Fait intéressant, un seul de nos cinq experts a affirmé que le monde serait un meilleur endroit sans jeu ni crypto-monnaie – soulignant que nous devrions surveiller, réglementer, aider et étudier ce problème, plutôt que de l’interdire purement et simplement.

Conclusion

Nous pensons que la recherche ici montre que la dépendance au trading de crypto-monnaie est une affliction très dangereuse et réelle. Il semble n’y avoir presque aucune différence entre cela et la dépendance au jeu. Pourtant, malgré cela, l’attitude des médias grand public, des influenceurs et du public ne tient pas compte de ces pièges de la même manière que la publicité ou l’approbation des jeux d’argent serait normalement mise en garde.

Avec l’explosion de la crypto-monnaie dans le courant dominant et une croissance fulgurante, même malgré la chute des prix cette année, l’industrie ne va nulle part. Cela signifie, malheureusement, que la dépendance au trading ne va pas disparaître non plus.

Il est temps que nous reconnaissions à quel point il s’agit d’un problème et que nous commencions à essayer de le résoudre.

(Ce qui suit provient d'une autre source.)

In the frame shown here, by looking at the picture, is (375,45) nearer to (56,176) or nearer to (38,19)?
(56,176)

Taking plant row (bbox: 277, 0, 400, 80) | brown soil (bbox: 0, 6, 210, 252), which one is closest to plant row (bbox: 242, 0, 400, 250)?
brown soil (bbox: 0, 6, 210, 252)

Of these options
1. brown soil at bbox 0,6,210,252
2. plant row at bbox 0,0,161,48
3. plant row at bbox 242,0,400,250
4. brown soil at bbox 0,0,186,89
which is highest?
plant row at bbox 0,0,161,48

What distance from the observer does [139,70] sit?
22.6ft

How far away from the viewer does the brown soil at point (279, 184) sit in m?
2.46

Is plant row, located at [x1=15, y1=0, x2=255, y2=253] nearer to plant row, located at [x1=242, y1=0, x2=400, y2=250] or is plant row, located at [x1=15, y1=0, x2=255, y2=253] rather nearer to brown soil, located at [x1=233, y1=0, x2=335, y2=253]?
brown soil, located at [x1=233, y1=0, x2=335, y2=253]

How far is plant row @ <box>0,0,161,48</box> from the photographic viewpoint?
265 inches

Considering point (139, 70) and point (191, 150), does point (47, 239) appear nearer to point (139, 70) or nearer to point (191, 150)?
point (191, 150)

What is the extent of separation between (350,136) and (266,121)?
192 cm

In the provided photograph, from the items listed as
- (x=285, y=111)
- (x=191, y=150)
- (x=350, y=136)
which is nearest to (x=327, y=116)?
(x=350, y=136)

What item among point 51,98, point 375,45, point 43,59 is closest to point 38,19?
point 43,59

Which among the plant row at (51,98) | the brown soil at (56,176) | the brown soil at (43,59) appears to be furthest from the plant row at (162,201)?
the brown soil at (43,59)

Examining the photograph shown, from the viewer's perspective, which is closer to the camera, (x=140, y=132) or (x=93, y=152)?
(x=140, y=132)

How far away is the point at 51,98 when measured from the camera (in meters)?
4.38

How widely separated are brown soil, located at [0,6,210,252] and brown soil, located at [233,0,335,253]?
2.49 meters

Ce qui précède est un résumé des entretiens que nous avons eus avec cinq experts sur le sujet. Pour les questions et réponses complètes, veuillez consulter les liens ci-dessous :

  • Dr Mark Griffiths -> lien CJ
  • Dr Jeremiah Weinstock -> lien CJ
  • Dr Lia Nower -> lien CJ
  • Dr John McAlaney -> lien CJ
  • Tony Marini -> lien CJ

Si vous, ou quelqu’un que vous connaissez, souffrez d’une dépendance au jeu ou à la crypto-monnaie, veuillez demander de l’aide. Il existe un certain nombre de ressources disponibles en ligne et de numéros à appeler, selon l’endroit où vous vous trouvez, notamment NCPG, health-tourism.com, problemgamblingguide.com, ou veuillez parler à quelqu’un que vous connaissez. Nous espérons que cet article montrera à quel point de telles dépendances peuvent être dangereuses, mais aussi courantes.